Item 4.02(a) Non-Reliance on Previously Issued Financial Statements or a Related
Audit Report or Completed Interim Review.
On November 18, 2021, the Audit Committee (the "Audit Committee") of the board
of directors (the "Board") of TCW Special Purpose Acquisition Corp. (the
"Company"), after discussion with the Company's management, concluded that the
Company's previously issued audited balance sheet , dated March 4, 2021,
unaudited interim financial statements contained in the Company's Quarterly
Reports on Form 10-Q for the periods ended March 31, 2021 and June 30, 2021,
originally filed on May 14, 2021 and August 10, 2021, respectively
(collectively, the "Non-Reliance Periods"), should no longer be relied upon.
Similarly, related press releases, earnings releases, and investor
communications describing the Company's financial statements for the
Non-Reliance Periods should no longer be relied upon.
The Company restated its previously issued financial statements to classify all
Class A common stock subject to redemption in temporary equity at redemption
value, in accordance with SEC and its staff's guidance on redeemable equity
instruments, which has been codified in Accounting Standards Codification
("ASC") 480-10-S99, Distinguishing Liabilities from Equity. The Company's
accounting for the shares of Class A common stock subject to redemption did not
have any effect on the Company's previously reported assets and the non-cash
adjustments to the financial statement do not impact the amounts previously
reported for the Company's cash and cash equivalents or total assets.
On November 18, 2021, the Audit Committee discussed with Marcum LLP ("Marcum"),
the Company's current independent registered public accounting firm, the matters
disclosed in this Item 4.02(a). The Company will restate the financial
statements for the Non-Reliance Periods in its Quarterly Report on Form 10-Q for
the period ended September 30, 2021 (the "Third Quarter Form 10-Q") to
reclassify the Company's shares of Class A common stock and will continue to do
so in its future financial statements. The Company will disclose the impact of
such restatements of the Non-Reliance Periods in its Third Quarter Form 10-Q,
which the Company will file with the SEC as soon as practicable.
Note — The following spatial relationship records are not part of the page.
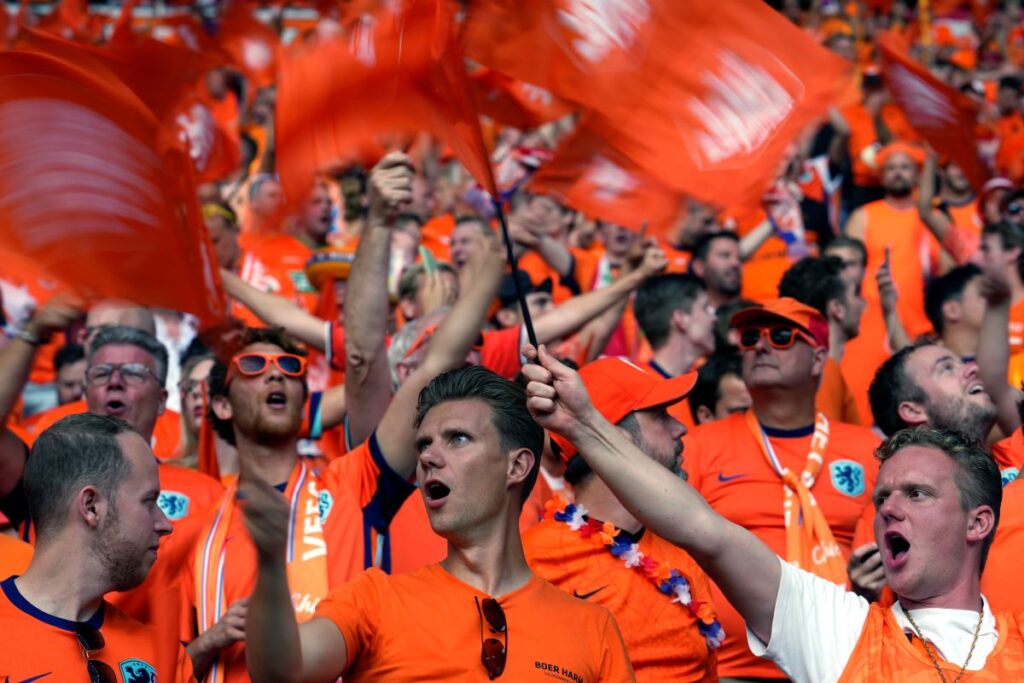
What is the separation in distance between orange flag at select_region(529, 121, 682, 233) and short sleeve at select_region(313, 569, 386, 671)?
9.47 feet

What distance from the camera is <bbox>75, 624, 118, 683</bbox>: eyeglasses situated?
12.4 feet

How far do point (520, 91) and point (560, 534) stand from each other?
10.2ft

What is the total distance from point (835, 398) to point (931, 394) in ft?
4.65

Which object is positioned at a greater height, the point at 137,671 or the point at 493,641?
the point at 493,641

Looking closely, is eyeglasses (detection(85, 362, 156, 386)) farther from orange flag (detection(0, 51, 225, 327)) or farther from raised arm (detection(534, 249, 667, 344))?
raised arm (detection(534, 249, 667, 344))

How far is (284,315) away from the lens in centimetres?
700

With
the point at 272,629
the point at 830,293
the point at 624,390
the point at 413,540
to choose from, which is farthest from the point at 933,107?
the point at 272,629

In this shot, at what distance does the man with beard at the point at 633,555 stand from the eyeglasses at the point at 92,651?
1411 mm

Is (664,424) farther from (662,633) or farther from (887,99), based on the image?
(887,99)

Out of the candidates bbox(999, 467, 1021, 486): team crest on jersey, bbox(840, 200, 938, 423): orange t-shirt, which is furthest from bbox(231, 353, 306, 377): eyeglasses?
bbox(840, 200, 938, 423): orange t-shirt

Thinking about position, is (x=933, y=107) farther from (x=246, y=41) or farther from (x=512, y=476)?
(x=246, y=41)

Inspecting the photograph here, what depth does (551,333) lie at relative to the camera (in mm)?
6516

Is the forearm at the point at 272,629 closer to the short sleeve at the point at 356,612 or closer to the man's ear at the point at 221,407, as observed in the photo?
the short sleeve at the point at 356,612

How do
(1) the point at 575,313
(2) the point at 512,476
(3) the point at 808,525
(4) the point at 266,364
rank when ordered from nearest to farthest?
(2) the point at 512,476, (4) the point at 266,364, (3) the point at 808,525, (1) the point at 575,313
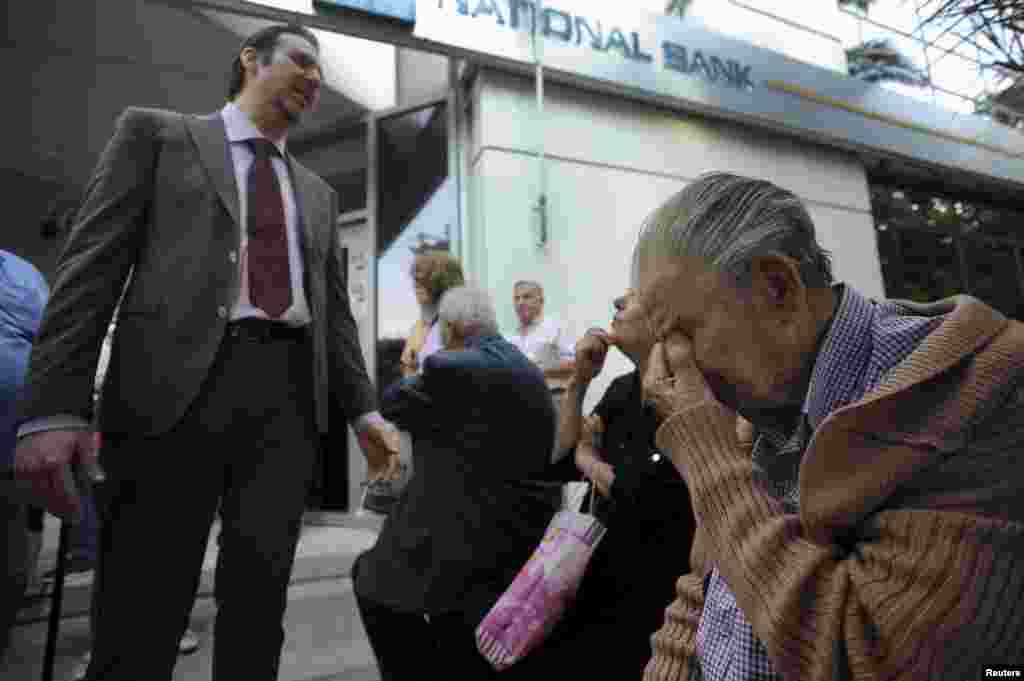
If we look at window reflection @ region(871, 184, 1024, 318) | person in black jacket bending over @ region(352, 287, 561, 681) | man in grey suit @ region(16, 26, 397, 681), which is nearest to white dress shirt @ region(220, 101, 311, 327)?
man in grey suit @ region(16, 26, 397, 681)

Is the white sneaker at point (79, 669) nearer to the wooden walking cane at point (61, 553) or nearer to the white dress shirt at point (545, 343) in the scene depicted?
the wooden walking cane at point (61, 553)

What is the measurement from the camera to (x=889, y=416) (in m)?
0.57

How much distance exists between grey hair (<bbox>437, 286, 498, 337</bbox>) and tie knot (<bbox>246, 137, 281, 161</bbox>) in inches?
31.5

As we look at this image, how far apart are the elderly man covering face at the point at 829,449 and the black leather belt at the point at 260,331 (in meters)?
1.01

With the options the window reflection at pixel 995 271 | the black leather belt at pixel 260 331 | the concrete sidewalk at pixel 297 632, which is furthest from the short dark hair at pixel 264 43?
the window reflection at pixel 995 271

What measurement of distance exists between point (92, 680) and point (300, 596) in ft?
5.44

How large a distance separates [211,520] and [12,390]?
2.57 ft

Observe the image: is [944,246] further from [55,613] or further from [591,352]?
[55,613]

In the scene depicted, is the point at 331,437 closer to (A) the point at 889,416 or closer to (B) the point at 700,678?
(B) the point at 700,678

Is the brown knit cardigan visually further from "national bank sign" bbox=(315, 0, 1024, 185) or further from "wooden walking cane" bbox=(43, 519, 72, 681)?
"national bank sign" bbox=(315, 0, 1024, 185)

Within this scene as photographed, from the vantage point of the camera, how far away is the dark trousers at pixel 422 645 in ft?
5.91

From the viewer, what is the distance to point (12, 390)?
5.60ft

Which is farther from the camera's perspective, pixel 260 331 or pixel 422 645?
pixel 422 645

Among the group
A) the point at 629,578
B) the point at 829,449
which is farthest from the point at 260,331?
the point at 829,449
Management carried out an evaluation of the effectiveness of the design and
operation of the Company's disclosure controls and procedures as of September
30, 2021 and concluded that, solely due to the events that led to the Company's
restatement of its financial statements, a material weakness existed and the
Company's disclosure controls and procedures (as defined in Rules 13a-15(e) and
15d-15(e) under the Exchange Act) were not effective as of September 30, 2021. A
material weakness is a deficiency, or a combination of deficiencies, in internal
control over financial reporting, such that there is a reasonable possibility
that a material misstatement of a company's annual or interim financial
statements will not be prevented or detected on a timely basis. The existence of
one or more material weaknesses precludes a conclusion by management that a
company's disclosure controls and procedures and internal control over financial
reporting are effective. In addition, the Audit Committee, the Board, and
management have begun evaluating appropriate remediation actions. The Company's
remediation plans at this time include providing enhanced access to accounting
literature, research materials and documents and increased communication among
the Company's personnel and third-party professionals with whom the Company
consults regarding complex accounting applications.